◆ EXERCISE INSTRUCTIONS
Retype every line of the listing below without changing anything, but leave out the pictures.

◆ Entries on spatial positioning
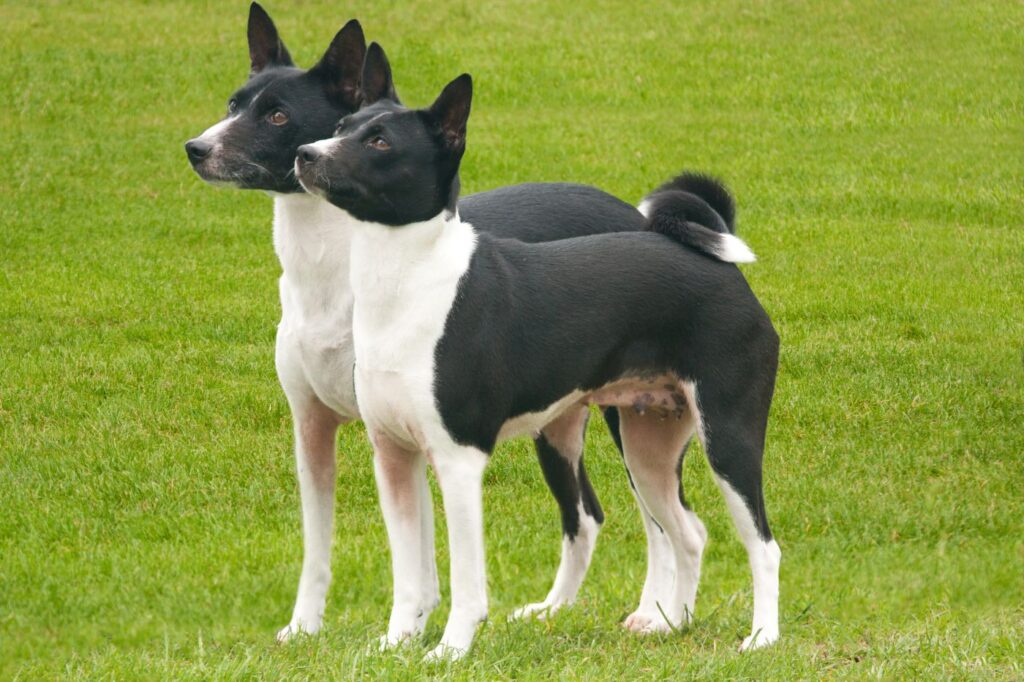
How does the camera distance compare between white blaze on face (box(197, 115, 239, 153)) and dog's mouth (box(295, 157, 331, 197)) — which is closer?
dog's mouth (box(295, 157, 331, 197))

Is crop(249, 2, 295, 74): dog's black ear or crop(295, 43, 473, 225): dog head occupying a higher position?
crop(249, 2, 295, 74): dog's black ear

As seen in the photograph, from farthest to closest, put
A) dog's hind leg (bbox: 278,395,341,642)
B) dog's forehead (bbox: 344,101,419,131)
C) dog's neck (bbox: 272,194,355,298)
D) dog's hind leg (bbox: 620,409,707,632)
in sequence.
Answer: dog's hind leg (bbox: 620,409,707,632), dog's hind leg (bbox: 278,395,341,642), dog's neck (bbox: 272,194,355,298), dog's forehead (bbox: 344,101,419,131)

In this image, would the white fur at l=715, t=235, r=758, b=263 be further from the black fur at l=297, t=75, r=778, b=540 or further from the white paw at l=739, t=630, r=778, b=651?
the white paw at l=739, t=630, r=778, b=651

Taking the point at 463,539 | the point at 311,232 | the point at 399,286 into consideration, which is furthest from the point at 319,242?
the point at 463,539

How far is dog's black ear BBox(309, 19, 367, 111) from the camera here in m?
5.81

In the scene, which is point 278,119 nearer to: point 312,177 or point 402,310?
point 312,177

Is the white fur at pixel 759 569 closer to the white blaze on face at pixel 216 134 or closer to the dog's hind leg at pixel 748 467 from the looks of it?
the dog's hind leg at pixel 748 467

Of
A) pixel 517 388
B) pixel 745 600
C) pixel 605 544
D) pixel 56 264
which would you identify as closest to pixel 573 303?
pixel 517 388

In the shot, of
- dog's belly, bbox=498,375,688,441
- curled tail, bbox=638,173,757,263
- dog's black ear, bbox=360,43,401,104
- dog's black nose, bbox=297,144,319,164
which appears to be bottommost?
→ dog's belly, bbox=498,375,688,441

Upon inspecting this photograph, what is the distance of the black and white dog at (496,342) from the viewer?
539cm

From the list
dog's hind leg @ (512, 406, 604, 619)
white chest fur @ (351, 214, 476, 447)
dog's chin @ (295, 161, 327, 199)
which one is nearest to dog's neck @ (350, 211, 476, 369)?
white chest fur @ (351, 214, 476, 447)

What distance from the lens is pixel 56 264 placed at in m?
15.2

◆ SOLUTION BELOW
How does the camera distance compare between white blaze on face (box(197, 115, 239, 153)) and dog's mouth (box(295, 157, 331, 197)) — which is closer?
dog's mouth (box(295, 157, 331, 197))

Is crop(249, 2, 295, 74): dog's black ear or crop(295, 43, 473, 225): dog head occupying a higher position?
crop(249, 2, 295, 74): dog's black ear

As seen in the photograph, from farthest to closest, put
A) dog's hind leg (bbox: 278,395,341,642)
B) dog's forehead (bbox: 344,101,419,131)
C) dog's neck (bbox: 272,194,355,298)
D) dog's hind leg (bbox: 620,409,707,632)
in sequence.
Answer: dog's hind leg (bbox: 620,409,707,632), dog's hind leg (bbox: 278,395,341,642), dog's neck (bbox: 272,194,355,298), dog's forehead (bbox: 344,101,419,131)

In this image, would the white fur at l=715, t=235, r=758, b=263 be further from the black fur at l=297, t=75, r=778, b=540 or further from the white paw at l=739, t=630, r=778, b=651?
the white paw at l=739, t=630, r=778, b=651

Taking the point at 463,539 | the point at 311,232 | the point at 399,286 into consideration, which is furthest from the point at 319,242?
the point at 463,539

How far is dog's black ear BBox(309, 19, 367, 111) from the camera here in m?
5.81

In the scene, which is point 278,119 nearer to: point 312,177 or point 402,310?
point 312,177

Is the white fur at pixel 759 569 closer to the white blaze on face at pixel 216 134 or closer to the dog's hind leg at pixel 748 467 from the looks of it?
the dog's hind leg at pixel 748 467

Of
A) pixel 517 388
B) pixel 745 600
C) pixel 605 544
D) pixel 56 264
which would you identify as closest to pixel 573 303?
pixel 517 388

In the shot, of
- dog's belly, bbox=498,375,688,441
- curled tail, bbox=638,173,757,263
- dog's black ear, bbox=360,43,401,104
- dog's black nose, bbox=297,144,319,164
which appears to be bottommost?
→ dog's belly, bbox=498,375,688,441

Upon inspecting this photograph, what is the distance of the black and white dog at (496,342) from the viewer?
539cm

From the list
dog's hind leg @ (512, 406, 604, 619)
white chest fur @ (351, 214, 476, 447)
dog's chin @ (295, 161, 327, 199)
which one is nearest to dog's neck @ (350, 211, 476, 369)?
white chest fur @ (351, 214, 476, 447)

What distance from the lens is pixel 56 264 placed at in m?
15.2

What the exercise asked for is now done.